Start of TEXT PROVIDED

Shop is online, there is a link in my previous post.


----------



## slartibartfast

I'm thinking about making a blanket or two for the Classifieds, the Overlords has to eat and last month was a total disaster for me, looks like this will be the same.


----------



## slartibartfast

I found this pattern:
https://yarnutopia.com/2016/09/01/the-web-we-weave/
I think the Morningstars need this for Halloween!!!


----------



## slartibartfast

There will be soon an African Flower blanket at my Classifieds thread, i've made all the squares, now it's needs weaving in threads, joining and edging.


----------



## slartibartfast

Just when I've finished all the squares for African flower blankie, I found that beautiful pattern for flower square, very cuddly flowers, that will be the purrfect blankie! Little flowers, lots of texture, kitty love at first sight! And it's going to the Classifieds the moment I finish it!


----------



## slartibartfast

It's Potter's 12th birthday next week, I'm making a very special and stinky rattie.


----------



## GingerNinja

I've bought a single duvet to make ginkgo a coupler of 'cushions" to go on the sofa.

End of TEXT PROVIDED

[REQUIRED WORK]
1. Which steps does the forum thread name as still needed on the African Flower blanket once its squares are made? List them all.
2. Does each statement agree with the forum thread? Answer yes or no, and quote the words that decide it.
(a) Potter turns 12 next week.
(b) The squares for the African Flower blanket are not finished yet.
(c) GingerNinja bought a double duvet.
3. Continue the forum thread about making blankets and cushions after its final post.
The entries after this point are separate material with no connection to the forum thread.

Start of EXTRACTED INFORMATION

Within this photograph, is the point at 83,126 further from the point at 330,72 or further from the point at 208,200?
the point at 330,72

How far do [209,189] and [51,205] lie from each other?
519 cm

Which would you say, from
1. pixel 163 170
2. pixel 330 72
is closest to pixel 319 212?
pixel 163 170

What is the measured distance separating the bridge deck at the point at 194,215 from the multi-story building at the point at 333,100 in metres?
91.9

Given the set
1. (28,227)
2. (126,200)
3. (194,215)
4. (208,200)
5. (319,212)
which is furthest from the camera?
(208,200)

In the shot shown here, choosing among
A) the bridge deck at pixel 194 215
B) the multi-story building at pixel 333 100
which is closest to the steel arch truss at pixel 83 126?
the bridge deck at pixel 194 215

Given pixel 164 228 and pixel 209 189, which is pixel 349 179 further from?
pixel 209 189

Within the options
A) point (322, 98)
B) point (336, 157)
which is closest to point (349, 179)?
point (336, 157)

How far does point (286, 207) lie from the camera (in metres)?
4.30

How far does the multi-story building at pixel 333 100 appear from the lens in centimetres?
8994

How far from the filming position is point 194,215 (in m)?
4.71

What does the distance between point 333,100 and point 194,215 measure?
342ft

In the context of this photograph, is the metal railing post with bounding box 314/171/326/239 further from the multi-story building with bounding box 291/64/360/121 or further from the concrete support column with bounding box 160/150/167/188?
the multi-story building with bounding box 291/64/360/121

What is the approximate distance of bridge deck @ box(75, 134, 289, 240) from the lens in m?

End of EXTRACTED INFORMATION

[EXERCISE RESULTS]
1. weaving in threads, joining, edging

2.
(a) Yes: "It's Potter's 12th birthday next week"
(b) No: "i've made all the squares"
(c) No: "I've bought a single duvet"

3.
Would you stitch the fabric to the duvet pad or do a loose cover? They'd be small enough to wash as a complete unit but may not last as long that way.

@Willow_Warren @QOTN could you help please?

Also should I sitch the duvet before cutting it?


----------



## TriTri

GingerNinja said:


> I've bought a single duvet to make ginkgo a coupler of 'cushions" to go on the sofa.
> 
> Would you stitch the fabric to the duvet pad or do a loose cover? They'd be small enough to wash as a complete unit but may not last as long that way.
> 
> @Willow_Warren @QOTN could you help please?
> 
> Also should I sitch the duvet before cutting it?


I know you didn't ask me @GingerNinja, but …! You need to make loose covers and you cut the fabric before stitching. If you mean cushion pads, many don't go in the wash, or rather many lose their shape in the washing machine and can get ruined. If you don't fancy putting zips in, there are other methods, like making an envelope type cover, which would slip on and off easily for washing.


----------



## Willow_Warren

I’d go for a loose cover… easier to wash. Plus you could have 2…wash one wear one…

There are plenty of easy closure methods, either simple or ones you can make a bit of a feature out of

are you cutting the duvet down to the required size? Then I think I would sew first then cut (maybe 2 channels and cut down middle) an over locking type stitch (if your machine will cope with it, depending on thickness of duvet)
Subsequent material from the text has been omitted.